Instructions for the task: Of the lines below, count those containing the word "presente". Reply with the number alone.

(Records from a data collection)
□ □ □ □ □

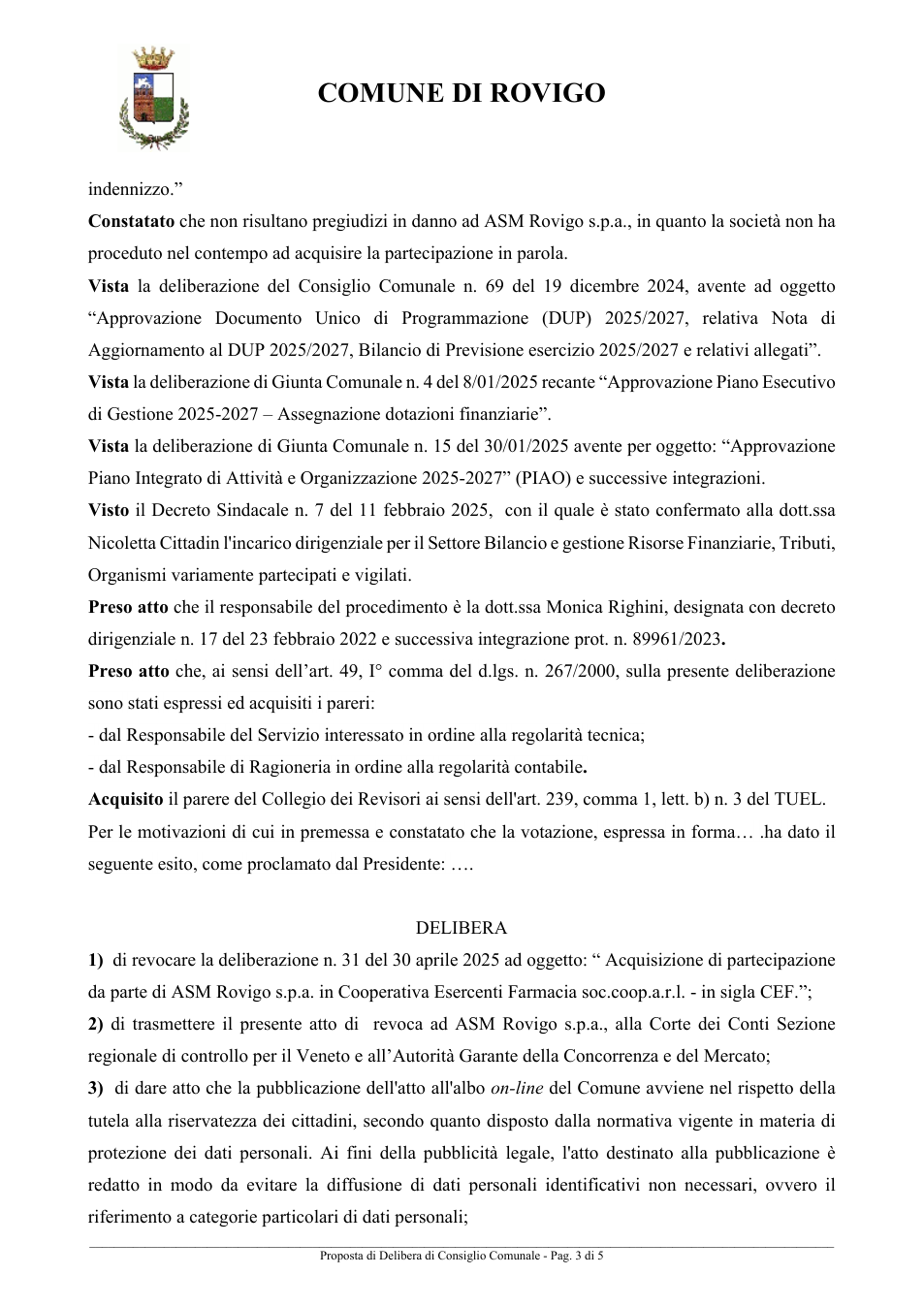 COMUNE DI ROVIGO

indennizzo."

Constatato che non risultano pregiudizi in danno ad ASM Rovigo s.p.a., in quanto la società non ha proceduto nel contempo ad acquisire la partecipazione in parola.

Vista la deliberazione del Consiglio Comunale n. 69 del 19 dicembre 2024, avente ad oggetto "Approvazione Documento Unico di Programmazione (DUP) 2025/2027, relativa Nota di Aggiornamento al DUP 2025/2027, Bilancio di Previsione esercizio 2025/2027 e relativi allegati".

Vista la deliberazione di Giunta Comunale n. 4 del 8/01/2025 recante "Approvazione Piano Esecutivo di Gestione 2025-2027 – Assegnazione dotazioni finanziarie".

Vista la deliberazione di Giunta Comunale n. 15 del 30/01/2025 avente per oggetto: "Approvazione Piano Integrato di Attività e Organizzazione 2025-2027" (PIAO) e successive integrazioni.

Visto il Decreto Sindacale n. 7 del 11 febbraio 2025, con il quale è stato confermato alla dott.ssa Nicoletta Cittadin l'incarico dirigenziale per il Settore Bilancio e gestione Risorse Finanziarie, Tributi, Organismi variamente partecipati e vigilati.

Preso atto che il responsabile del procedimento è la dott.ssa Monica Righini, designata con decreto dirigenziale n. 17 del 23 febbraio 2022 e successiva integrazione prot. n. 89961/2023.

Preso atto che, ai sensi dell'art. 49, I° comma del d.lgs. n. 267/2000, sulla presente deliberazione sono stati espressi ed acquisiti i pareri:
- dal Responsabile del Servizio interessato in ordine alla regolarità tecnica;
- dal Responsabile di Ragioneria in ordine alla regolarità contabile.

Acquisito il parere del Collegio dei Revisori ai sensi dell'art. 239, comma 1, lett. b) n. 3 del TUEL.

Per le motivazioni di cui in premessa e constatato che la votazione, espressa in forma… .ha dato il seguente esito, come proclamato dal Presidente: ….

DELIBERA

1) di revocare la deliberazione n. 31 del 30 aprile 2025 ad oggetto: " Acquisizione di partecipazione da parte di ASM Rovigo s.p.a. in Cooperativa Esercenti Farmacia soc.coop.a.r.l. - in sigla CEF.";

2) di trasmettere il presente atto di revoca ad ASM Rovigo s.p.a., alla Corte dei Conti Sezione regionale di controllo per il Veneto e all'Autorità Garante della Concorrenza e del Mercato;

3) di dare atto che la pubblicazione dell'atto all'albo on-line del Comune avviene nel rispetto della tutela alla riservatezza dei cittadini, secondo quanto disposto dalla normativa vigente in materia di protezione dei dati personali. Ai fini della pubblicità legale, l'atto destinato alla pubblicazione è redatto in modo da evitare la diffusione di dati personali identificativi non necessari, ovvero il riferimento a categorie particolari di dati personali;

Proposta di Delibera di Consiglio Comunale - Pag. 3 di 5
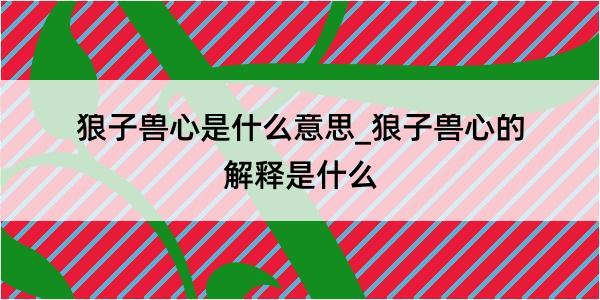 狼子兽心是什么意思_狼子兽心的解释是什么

□ □ □ □ □

Expected answer: 2